--- SELECTED EXTRACT ---
►

The slowdown is not necessarily the same with any compiler.

I haven't used Delphi or Kylix but back in the MS-DOS days, a Turbo Pascal program would compile almost instantaneously, while the equivalent Turbo C++ program would just crawl.

The two main differences were a very strong module system and a syntax that allowed single-pass compilation.

It's certainly possible that compilation speed just hasn't been a priority for C++ compiler developers, but there are also some inherent complications in the C/C++ syntax that make it more difficult to process. (I'm not an expert on C, but Walter Bright is, and after building various commercial C/C++ compilers, he created the D language. One of his changes was to enforce a context-free grammar to make the language easier to parse.)

Also, you'll notice that generally Makefiles are set up so that every file is compiled separately in C, so if 10 source files all use the same include file, that include file is processed 10 times.

+2  A: 

Parsing and code generation are actually rather fast. The real problem is opening and closing files. Remember, even with include guards, the compiler still have open the .H file, and read each line (and then ignore it).

A friend once (while bored at work), took his company's application and put everything -- all source and header files-- into one big file. Compile time dropped from 3 hours to 7 minutes.

James Curran
Well, file access sure has a hand in this but as jalf said, the main reason for this will be something else, namely the repeated parsing of many, many, many (nested!) header files that completely drops out in your case.
Konrad Rudolph
It is at that point that your friend needs to set up precompiled headers, break dependancies between different header files (try to avoid one header including another, instead forward declare) and get a faster HDD. That aside, a pretty amazing metric.
Tom Leys
If the whole header file (except possible comments and empty lines) is within the header guards, gcc is able to remember the file and skip it if the correct symbol is defined.
CesarB
Parsing is a big deal. For N pairs of similarly-sized source/header files with interdependencies, there are O(N^2) passes through header files. Putting all text into a single file is cutting down that duplicate parsing.
Tom
A: 

The trade off you are getting is that the program runs a wee bit faster. That may be a cold comfort to you during development, but it could matter a great deal once development is complete, and the program is just being run by users.

T.E.D.
A: 

The biggest issues are:

1) The infinite header reparsing. Already mentioned.

2) The fact that the toolchain is often separated into multiple binaries (make, preprocessor, compiler, assembler, archiver, impdef, linker, and dlltool in extreme cases) that all have to reinitialize all the time for each (preprocessor, compiler, assembler) or every couple of files (archiver, linker, and dlltool).

◄

--- WRITTEN REQUEST ---
Return the span of the compile-speed discussion above from "The biggest issues" up to and including "linker, and dlltool).", copied word for word.

--- RECORDS SHOWN ---

►

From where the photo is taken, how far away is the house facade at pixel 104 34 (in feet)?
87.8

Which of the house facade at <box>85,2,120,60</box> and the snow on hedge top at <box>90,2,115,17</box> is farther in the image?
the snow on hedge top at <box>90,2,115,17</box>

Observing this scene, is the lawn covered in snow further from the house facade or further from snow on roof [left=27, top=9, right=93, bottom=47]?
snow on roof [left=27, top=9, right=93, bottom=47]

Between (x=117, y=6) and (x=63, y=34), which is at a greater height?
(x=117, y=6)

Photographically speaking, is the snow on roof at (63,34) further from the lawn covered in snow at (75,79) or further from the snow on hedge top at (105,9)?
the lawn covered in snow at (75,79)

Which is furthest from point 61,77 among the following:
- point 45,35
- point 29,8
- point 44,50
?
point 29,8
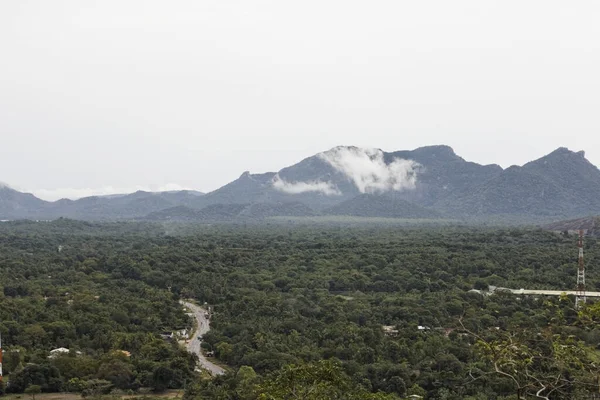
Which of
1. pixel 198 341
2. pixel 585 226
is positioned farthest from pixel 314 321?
pixel 585 226

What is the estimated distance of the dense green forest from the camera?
55.1 ft

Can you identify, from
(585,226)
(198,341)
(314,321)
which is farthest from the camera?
(585,226)

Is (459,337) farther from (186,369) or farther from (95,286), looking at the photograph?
(95,286)

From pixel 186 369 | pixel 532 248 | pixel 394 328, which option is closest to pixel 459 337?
pixel 394 328

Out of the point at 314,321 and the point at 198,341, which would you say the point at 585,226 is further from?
the point at 198,341

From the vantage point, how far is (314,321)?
150 ft

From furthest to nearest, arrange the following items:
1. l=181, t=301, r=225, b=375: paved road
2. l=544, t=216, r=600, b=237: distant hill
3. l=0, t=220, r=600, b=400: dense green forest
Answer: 1. l=544, t=216, r=600, b=237: distant hill
2. l=181, t=301, r=225, b=375: paved road
3. l=0, t=220, r=600, b=400: dense green forest

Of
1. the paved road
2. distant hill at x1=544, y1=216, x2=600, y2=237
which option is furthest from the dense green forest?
distant hill at x1=544, y1=216, x2=600, y2=237

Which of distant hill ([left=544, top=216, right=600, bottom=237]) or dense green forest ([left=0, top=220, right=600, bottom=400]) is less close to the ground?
distant hill ([left=544, top=216, right=600, bottom=237])

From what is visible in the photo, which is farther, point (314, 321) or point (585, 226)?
point (585, 226)

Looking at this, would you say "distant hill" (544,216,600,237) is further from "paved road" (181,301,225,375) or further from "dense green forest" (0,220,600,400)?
"paved road" (181,301,225,375)

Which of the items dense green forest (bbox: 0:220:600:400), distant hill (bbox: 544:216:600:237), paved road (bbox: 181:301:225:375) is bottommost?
paved road (bbox: 181:301:225:375)

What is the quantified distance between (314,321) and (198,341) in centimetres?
932

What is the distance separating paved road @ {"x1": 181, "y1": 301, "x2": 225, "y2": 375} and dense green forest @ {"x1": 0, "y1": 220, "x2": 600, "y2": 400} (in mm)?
1101
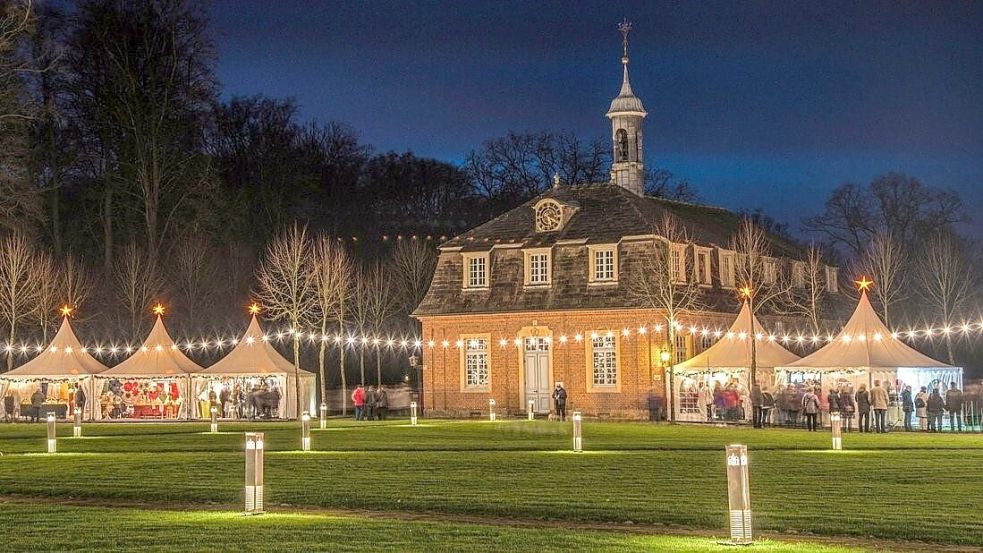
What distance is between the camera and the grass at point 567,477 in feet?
61.3

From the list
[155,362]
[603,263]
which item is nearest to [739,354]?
[603,263]

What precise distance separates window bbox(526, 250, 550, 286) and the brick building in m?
0.04

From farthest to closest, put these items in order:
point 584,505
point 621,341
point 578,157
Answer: point 578,157 < point 621,341 < point 584,505

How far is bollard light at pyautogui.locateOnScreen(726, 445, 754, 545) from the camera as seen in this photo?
14781mm

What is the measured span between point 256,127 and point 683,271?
93.2 ft

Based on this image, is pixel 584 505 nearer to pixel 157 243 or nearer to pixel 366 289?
pixel 157 243

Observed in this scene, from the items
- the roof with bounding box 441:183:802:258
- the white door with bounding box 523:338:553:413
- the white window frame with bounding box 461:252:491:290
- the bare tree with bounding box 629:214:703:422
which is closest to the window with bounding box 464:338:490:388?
the white door with bounding box 523:338:553:413

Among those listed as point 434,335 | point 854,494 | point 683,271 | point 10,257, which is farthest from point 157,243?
point 854,494

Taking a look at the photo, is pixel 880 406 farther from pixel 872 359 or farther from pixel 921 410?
pixel 872 359

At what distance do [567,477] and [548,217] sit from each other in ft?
111

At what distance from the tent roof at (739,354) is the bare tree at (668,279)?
4.11 ft

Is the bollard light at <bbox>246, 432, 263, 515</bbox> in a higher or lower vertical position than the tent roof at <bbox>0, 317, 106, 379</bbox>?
lower

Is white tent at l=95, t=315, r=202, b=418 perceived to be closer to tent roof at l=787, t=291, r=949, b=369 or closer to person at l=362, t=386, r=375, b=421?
person at l=362, t=386, r=375, b=421

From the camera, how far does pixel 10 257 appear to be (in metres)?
56.4
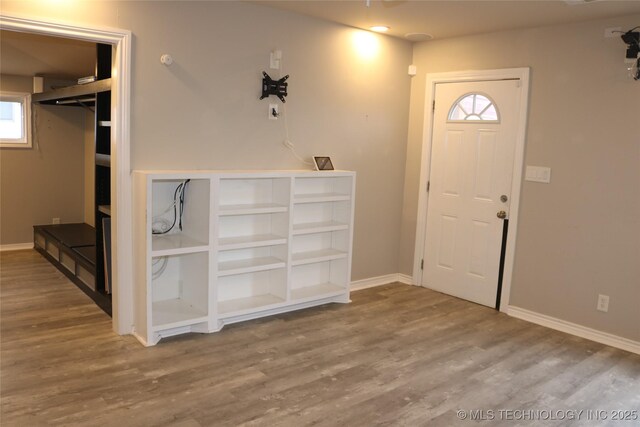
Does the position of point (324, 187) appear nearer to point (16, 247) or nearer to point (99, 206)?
point (99, 206)

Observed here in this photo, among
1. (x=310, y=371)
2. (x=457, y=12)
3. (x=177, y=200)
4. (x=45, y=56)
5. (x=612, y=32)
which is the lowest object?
(x=310, y=371)

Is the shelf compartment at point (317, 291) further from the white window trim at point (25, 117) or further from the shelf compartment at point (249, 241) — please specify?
the white window trim at point (25, 117)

◄

--- EXERCISE ANSWER ---
The biggest issues are:

1) The infinite header reparsing. Already mentioned.

2) The fact that the toolchain is often separated into multiple binaries (make, preprocessor, compiler, assembler, archiver, impdef, linker, and dlltool in extreme cases) that all have to reinitialize all the time for each (preprocessor, compiler, assembler) or every couple of files (archiver, linker, and dlltool).